Document text:
Friday, August 12, 2011

Climbing Past

We had the most beautiful, charming, perfect climbing tree in the side yard of my childhood home.

This tree was a very tall evergreen, that grew next to our house – it was huge, the tree. You got to the lower branches by climbing up a wooden compost box. In the spring, the box and tree was surrounded by a sea of daffodils I always loved to cut, marveling that the stems always made little squeaky noises when I snipped them. We mostly had oak trees in our yard and neighborhood, which you could climb – but not as well as you could this tree, which rose up well beyond any other tree in the surrounding neighborhood.

Tall and full, and a perfect shady spot within the branches on hot summer days. It was a favorite spot with the neighborhood kids, too. I spent many an hour in that tree reading and/or munching on peanut butter and jelly sandwiches, listening to the wind hissing through the needles and watching all the different bugs climb up it, going about their little lives. I also loved popping the sap bubbles in the skin of the bark – the bigger, the better. The stickier you were when you came down from the tree, the better.

For some reason, I always thought of the tree as "Edward" in my head, despite the fact he was actually a "Douglas", our state tree, actually.

Supplied entries:
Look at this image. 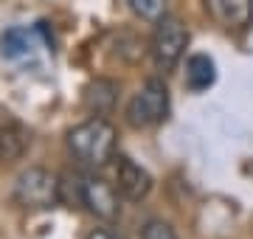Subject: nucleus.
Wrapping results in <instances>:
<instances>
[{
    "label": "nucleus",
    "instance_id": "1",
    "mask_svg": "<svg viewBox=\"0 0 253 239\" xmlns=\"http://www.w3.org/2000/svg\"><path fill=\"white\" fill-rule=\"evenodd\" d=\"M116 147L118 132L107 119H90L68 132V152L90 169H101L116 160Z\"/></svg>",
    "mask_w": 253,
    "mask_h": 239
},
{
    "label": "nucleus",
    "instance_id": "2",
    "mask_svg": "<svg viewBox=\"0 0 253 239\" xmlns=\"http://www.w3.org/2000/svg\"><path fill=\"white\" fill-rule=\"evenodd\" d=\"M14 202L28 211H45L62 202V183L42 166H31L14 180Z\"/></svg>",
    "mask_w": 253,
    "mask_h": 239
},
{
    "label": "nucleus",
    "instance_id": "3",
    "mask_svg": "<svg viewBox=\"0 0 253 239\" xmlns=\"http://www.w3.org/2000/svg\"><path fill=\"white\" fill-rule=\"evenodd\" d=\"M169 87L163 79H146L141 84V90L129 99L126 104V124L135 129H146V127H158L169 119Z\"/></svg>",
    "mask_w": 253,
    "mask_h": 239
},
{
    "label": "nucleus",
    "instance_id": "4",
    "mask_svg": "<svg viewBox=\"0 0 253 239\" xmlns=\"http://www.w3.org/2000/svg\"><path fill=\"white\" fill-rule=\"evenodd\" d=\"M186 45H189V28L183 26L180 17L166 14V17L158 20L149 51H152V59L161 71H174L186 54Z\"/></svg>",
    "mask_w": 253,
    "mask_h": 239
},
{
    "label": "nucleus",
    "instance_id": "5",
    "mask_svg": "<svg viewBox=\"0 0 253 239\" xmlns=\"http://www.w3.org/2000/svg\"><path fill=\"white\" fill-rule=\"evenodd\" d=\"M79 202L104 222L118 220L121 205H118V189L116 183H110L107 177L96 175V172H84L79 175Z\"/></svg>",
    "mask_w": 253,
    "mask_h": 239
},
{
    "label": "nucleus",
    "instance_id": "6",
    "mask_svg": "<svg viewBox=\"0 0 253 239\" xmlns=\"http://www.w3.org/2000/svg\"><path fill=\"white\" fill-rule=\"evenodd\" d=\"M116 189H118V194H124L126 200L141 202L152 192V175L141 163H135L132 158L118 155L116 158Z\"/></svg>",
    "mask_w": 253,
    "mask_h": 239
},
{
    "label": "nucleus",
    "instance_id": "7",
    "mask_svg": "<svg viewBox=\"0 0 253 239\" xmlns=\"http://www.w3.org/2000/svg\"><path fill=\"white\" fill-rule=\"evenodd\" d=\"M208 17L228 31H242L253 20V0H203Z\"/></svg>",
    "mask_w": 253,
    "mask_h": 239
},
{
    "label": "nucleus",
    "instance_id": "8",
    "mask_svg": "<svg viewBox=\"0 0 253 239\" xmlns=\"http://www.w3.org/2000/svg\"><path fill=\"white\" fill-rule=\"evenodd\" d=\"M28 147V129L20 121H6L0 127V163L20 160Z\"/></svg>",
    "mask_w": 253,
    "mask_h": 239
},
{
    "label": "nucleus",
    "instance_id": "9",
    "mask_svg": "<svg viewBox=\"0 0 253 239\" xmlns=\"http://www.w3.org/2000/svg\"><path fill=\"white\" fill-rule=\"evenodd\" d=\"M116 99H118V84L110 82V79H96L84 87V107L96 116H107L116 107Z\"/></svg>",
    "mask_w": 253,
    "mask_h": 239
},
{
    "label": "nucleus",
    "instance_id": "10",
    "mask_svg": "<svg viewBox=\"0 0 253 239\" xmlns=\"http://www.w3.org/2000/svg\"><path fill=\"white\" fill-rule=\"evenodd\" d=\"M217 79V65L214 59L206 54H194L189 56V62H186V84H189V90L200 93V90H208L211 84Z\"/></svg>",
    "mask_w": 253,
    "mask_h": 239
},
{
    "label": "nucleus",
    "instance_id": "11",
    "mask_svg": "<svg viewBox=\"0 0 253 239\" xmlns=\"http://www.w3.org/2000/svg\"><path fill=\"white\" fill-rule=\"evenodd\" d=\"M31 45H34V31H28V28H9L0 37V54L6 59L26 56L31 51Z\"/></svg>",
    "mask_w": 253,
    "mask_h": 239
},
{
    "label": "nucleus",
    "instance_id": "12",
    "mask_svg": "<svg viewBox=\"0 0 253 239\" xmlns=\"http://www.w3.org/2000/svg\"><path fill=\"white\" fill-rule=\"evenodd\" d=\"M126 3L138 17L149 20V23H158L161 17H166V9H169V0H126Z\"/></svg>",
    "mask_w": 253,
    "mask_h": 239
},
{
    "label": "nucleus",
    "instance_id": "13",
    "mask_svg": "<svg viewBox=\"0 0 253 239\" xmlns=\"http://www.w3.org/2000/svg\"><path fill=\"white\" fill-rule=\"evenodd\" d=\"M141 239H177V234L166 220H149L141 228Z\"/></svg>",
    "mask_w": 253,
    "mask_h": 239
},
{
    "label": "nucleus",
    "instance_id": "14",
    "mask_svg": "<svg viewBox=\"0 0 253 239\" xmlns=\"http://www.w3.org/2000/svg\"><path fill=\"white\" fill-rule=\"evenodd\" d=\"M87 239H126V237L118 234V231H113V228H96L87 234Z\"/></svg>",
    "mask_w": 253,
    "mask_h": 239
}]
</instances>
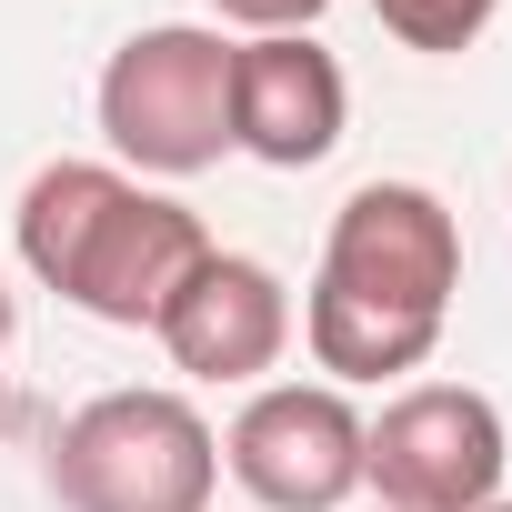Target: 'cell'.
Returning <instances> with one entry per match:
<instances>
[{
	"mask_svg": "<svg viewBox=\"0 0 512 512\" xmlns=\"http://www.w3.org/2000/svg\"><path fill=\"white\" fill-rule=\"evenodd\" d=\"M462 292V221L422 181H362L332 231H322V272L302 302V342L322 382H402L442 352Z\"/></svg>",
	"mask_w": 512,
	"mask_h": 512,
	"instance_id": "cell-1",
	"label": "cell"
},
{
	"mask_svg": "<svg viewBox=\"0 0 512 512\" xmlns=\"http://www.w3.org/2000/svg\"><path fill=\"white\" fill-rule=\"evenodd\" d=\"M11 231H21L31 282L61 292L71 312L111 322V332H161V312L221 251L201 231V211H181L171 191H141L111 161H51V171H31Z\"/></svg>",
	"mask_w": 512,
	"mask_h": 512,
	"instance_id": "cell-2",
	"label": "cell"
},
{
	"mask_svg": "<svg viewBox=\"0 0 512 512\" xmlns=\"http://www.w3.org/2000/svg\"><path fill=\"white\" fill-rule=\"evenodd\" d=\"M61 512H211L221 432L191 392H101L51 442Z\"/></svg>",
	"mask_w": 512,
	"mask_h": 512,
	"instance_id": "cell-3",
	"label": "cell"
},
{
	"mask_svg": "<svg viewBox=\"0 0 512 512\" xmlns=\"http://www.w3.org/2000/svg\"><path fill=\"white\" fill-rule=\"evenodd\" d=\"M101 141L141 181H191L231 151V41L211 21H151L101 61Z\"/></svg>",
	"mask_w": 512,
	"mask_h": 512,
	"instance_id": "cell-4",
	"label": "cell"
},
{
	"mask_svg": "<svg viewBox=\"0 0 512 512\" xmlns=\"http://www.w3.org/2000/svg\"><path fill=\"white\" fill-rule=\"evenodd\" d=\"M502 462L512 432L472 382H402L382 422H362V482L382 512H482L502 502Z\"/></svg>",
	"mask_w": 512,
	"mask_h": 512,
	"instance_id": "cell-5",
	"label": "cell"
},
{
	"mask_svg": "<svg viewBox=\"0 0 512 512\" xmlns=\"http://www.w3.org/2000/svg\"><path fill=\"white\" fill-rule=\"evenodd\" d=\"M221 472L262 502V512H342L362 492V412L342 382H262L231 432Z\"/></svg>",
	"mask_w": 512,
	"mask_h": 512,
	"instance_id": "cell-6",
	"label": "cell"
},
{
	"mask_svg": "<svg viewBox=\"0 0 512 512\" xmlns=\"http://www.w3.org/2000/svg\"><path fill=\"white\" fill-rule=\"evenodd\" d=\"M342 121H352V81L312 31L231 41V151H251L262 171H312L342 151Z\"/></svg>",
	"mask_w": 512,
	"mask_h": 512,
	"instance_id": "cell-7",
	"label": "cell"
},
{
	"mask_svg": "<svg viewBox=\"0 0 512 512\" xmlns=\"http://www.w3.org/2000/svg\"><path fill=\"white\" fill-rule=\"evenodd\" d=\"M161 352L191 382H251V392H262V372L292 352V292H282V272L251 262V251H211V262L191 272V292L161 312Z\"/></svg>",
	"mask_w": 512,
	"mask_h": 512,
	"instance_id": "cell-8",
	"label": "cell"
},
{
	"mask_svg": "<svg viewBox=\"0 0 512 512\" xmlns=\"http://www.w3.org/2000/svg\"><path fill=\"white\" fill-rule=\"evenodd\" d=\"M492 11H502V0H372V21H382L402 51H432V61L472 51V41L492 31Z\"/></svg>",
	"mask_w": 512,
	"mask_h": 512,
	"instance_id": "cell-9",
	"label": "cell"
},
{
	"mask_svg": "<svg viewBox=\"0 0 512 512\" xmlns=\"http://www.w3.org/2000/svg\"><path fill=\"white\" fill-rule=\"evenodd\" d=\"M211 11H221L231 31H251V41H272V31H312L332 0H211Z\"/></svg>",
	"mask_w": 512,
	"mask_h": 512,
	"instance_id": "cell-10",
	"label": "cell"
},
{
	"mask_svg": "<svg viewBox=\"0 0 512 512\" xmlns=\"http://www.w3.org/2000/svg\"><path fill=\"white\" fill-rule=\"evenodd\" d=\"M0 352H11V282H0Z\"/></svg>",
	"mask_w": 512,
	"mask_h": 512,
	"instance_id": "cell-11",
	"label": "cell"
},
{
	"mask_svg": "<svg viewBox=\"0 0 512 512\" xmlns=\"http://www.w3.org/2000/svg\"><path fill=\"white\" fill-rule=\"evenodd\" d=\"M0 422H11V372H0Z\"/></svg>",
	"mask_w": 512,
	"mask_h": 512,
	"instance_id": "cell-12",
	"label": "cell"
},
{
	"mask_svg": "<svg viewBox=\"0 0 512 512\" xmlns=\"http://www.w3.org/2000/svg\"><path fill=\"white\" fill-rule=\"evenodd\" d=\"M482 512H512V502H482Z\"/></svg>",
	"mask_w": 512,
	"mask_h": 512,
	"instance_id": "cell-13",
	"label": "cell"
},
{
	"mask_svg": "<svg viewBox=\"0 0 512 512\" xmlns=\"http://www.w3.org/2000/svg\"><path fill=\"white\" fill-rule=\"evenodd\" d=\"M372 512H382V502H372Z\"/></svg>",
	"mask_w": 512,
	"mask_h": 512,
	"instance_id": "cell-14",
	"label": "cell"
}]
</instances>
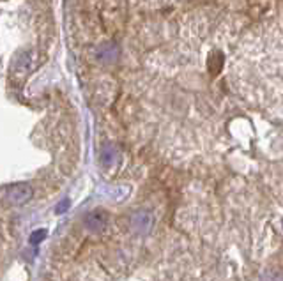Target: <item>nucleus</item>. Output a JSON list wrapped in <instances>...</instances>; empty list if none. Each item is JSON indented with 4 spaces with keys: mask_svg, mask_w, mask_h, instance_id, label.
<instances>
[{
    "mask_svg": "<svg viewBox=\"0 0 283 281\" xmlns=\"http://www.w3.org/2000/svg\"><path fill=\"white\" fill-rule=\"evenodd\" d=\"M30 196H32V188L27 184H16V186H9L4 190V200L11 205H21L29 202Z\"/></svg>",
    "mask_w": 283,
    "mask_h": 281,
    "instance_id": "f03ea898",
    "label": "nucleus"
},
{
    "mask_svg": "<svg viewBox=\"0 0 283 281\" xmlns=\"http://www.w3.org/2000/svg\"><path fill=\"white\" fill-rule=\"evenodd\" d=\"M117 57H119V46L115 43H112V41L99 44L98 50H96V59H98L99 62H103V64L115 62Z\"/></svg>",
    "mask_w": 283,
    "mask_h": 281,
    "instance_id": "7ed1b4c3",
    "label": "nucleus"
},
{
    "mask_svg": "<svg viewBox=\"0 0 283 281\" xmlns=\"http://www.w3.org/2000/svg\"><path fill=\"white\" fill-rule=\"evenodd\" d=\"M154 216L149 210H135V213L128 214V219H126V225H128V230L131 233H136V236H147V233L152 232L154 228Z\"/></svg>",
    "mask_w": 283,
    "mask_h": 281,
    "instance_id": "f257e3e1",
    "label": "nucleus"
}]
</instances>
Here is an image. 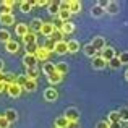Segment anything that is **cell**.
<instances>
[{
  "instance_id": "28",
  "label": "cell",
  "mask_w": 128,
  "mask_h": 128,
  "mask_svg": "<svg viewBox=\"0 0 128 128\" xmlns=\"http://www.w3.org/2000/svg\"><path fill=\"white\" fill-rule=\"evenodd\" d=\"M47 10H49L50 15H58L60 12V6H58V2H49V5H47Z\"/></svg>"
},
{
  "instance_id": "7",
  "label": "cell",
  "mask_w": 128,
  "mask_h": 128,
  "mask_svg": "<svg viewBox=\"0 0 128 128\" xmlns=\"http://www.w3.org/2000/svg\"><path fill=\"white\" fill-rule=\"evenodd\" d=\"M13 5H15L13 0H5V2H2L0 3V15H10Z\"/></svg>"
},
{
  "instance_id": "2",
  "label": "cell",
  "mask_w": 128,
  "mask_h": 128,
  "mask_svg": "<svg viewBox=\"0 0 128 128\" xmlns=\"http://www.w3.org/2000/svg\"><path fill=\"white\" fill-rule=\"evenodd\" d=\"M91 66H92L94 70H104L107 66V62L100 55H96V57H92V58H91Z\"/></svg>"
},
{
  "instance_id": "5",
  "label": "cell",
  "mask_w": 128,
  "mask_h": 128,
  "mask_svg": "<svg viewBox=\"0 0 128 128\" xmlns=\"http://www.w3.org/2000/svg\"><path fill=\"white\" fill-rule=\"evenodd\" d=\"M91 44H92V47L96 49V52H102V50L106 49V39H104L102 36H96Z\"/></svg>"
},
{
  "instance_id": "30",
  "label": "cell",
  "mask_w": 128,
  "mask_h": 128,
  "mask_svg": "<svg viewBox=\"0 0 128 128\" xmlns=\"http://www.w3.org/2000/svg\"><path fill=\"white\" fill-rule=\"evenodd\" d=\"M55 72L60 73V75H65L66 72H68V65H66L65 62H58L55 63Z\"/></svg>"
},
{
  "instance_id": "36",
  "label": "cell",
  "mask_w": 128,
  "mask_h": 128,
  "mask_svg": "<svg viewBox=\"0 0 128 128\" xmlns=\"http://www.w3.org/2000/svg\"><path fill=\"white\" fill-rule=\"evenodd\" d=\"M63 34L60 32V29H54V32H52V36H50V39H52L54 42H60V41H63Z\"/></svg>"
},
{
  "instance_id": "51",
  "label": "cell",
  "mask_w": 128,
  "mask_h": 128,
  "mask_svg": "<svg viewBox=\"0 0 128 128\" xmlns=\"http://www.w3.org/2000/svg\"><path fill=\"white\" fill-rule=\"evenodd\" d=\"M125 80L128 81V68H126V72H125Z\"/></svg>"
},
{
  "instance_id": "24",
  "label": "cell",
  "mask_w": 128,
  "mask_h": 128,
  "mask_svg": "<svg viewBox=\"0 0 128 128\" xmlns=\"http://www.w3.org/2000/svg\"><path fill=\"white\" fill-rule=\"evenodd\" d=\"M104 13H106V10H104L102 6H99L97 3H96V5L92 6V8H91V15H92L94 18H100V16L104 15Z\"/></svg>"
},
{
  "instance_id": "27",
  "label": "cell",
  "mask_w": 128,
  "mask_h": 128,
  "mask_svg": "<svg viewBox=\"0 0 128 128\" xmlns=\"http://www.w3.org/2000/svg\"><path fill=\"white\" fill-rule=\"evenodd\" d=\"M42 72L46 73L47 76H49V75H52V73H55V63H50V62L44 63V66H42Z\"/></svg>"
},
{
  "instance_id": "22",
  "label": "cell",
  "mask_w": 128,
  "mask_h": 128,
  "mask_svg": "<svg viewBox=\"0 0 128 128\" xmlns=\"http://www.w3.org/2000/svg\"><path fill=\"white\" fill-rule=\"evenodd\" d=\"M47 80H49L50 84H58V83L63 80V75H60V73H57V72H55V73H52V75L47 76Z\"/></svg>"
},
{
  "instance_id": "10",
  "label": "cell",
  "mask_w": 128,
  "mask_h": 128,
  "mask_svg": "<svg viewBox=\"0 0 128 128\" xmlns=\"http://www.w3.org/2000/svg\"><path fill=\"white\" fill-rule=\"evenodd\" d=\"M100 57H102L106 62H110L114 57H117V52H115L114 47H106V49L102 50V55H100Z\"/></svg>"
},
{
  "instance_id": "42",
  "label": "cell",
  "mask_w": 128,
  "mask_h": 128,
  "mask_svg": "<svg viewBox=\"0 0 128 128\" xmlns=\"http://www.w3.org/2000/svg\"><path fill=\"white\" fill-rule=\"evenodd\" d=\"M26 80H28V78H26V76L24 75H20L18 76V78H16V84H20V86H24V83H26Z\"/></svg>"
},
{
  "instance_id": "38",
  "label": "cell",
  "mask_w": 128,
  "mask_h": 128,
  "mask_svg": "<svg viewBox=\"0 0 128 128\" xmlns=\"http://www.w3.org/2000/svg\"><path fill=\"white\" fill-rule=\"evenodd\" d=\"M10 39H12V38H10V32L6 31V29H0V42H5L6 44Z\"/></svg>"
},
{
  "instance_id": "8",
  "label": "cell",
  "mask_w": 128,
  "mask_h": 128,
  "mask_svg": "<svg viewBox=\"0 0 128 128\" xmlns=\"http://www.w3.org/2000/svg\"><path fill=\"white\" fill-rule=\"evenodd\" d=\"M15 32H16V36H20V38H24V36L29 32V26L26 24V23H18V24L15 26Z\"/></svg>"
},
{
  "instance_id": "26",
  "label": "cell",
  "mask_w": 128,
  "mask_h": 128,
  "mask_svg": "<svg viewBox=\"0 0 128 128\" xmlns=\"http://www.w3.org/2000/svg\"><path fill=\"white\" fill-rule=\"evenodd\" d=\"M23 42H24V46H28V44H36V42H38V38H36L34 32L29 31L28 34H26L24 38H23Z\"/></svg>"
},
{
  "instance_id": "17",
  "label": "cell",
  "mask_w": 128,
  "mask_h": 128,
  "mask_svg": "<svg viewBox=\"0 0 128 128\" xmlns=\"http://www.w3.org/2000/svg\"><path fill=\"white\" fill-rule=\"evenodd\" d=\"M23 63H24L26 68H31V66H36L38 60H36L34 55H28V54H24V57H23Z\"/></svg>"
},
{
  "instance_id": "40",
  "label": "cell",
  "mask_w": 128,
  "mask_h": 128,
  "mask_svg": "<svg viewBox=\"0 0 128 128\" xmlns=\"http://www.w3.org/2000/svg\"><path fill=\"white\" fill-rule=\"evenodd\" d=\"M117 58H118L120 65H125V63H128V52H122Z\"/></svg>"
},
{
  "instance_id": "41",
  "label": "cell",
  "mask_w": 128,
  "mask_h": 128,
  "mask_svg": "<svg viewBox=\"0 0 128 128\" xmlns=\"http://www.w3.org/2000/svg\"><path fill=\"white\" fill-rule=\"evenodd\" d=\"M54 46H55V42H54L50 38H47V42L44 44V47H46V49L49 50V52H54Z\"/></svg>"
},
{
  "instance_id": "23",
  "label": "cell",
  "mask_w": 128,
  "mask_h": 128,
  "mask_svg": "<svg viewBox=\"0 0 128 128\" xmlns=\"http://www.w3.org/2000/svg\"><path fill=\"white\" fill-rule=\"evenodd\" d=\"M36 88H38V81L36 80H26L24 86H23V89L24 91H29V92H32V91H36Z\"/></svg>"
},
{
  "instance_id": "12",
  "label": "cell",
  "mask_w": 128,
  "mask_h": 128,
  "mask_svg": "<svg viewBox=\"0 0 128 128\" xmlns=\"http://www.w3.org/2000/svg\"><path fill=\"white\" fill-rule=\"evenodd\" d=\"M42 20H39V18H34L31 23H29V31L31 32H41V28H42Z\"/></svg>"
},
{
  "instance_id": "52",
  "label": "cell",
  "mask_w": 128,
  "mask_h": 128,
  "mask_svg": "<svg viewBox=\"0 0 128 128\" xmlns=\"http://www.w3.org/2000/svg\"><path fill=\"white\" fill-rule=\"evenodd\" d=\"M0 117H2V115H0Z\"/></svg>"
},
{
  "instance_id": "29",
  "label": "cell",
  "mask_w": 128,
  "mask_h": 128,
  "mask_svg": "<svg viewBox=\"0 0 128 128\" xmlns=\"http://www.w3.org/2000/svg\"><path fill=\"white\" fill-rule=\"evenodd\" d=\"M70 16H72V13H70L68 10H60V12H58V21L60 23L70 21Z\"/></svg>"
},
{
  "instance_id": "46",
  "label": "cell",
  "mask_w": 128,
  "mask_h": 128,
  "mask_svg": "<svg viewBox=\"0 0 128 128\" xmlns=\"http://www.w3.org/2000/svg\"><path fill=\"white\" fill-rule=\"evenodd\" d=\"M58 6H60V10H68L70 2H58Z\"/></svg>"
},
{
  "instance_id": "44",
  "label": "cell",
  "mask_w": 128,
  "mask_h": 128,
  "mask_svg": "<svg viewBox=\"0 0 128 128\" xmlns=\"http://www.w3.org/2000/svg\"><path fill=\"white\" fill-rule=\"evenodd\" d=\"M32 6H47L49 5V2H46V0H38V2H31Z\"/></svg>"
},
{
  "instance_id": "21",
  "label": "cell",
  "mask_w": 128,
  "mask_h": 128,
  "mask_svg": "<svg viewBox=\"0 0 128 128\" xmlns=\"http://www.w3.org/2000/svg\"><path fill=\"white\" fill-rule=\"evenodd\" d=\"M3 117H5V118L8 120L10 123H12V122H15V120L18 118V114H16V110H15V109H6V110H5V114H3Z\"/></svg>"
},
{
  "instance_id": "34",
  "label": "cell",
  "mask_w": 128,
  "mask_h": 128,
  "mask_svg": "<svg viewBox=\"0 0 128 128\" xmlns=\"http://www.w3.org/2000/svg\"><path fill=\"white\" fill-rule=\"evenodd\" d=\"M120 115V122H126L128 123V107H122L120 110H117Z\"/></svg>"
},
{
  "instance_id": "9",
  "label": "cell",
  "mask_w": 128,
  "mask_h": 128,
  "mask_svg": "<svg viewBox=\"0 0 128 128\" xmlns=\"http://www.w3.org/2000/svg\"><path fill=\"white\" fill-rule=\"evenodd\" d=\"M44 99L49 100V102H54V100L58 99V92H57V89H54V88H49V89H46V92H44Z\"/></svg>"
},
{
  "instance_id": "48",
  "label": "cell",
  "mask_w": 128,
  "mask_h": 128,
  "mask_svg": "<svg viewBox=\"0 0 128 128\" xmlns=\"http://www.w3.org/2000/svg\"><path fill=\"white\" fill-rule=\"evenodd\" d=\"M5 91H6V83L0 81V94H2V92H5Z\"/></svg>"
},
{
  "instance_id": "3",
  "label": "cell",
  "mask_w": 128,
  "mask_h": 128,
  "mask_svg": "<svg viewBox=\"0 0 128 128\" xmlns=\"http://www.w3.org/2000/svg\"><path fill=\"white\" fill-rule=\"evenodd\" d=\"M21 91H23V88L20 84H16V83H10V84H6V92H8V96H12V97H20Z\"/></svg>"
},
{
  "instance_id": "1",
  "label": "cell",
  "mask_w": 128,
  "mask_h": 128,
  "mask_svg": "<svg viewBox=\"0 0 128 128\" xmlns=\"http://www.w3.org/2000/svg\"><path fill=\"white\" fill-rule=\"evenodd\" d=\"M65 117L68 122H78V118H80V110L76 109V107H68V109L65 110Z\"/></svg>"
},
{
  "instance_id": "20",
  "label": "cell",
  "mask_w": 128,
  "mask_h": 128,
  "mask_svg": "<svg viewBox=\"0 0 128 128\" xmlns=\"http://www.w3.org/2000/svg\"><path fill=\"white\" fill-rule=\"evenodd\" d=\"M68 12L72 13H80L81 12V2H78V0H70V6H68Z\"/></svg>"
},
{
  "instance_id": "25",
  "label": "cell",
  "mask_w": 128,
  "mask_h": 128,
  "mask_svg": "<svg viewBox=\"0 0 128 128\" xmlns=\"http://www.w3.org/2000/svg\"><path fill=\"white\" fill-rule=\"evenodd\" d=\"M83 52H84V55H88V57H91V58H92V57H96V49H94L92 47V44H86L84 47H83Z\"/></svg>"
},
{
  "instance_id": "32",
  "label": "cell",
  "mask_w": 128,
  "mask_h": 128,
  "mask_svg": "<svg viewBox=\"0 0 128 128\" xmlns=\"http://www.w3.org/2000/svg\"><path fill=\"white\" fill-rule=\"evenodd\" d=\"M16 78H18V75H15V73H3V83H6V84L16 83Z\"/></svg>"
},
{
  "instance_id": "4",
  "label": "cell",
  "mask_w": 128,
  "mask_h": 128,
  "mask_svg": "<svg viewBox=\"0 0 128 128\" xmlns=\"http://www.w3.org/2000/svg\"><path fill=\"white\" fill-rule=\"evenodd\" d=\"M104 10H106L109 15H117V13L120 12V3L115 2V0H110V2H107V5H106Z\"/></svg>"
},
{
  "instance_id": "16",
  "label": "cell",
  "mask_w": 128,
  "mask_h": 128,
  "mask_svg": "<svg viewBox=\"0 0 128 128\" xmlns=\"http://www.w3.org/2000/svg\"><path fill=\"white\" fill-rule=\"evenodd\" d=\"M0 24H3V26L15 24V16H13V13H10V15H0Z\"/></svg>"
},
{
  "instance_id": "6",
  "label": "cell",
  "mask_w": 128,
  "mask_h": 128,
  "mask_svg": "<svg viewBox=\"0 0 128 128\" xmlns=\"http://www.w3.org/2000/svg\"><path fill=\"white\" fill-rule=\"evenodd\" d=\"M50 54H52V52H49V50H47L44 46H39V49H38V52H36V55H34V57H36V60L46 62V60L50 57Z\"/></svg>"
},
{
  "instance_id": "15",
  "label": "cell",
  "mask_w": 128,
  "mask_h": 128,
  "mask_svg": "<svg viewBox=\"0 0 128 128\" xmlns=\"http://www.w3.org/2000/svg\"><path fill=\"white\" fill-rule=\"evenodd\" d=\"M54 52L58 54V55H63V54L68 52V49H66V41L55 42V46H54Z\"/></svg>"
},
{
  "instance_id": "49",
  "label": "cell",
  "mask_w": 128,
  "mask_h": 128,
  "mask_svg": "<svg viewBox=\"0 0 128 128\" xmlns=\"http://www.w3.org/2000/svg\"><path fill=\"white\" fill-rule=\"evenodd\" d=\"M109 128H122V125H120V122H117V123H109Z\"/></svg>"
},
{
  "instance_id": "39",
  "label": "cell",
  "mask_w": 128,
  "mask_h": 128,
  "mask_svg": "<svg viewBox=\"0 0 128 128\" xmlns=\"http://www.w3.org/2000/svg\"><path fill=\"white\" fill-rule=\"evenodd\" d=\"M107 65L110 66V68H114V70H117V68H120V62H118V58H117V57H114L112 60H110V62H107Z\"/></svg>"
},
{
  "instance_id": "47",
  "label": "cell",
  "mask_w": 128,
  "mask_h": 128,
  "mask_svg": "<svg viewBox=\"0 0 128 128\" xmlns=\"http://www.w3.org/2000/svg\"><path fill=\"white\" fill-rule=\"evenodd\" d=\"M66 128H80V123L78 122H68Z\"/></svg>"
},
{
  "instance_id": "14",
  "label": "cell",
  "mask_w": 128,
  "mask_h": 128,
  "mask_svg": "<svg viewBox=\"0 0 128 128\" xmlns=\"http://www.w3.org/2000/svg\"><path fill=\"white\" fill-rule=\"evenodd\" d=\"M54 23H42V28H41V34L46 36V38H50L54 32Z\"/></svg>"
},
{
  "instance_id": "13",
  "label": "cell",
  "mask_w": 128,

Task set:
• 1. From the climbing-tree post, quote the passage starting with "Friday, August 12, 2011" and going on through "the surrounding neighborhood.".
• 2. Decide whether each statement agrees with the climbing-tree post, answering yes or no and quoting the deciding words: (a) The lower branches were reached by climbing up a wooden compost box. (b) Most of the trees in the yard and neighborhood were evergreens. (c) In the writer's head, the tree went by the name "Douglas".

Completed exercise:
• 1.
Friday, August 12, 2011

Climbing Past

We had the most beautiful, charming, perfect climbing tree in the side yard of my childhood home.

This tree was a very tall evergreen, that grew next to our house – it was huge, the tree. You got to the lower branches by climbing up a wooden compost box. In the spring, the box and tree was surrounded by a sea of daffodils I always loved to cut, marveling that the stems always made little squeaky noises when I snipped them. We mostly had oak trees in our yard and neighborhood, which you could climb – but not as well as you could this tree, which rose up well beyond any other tree in the surrounding neighborhood.

• 2.
(a) Yes: "You got to the lower branches by climbing up a wooden compost box."
(b) No: "We mostly had oak trees in our yard and neighborhood"
(c) No: "I always thought of the tree as "Edward" in my head"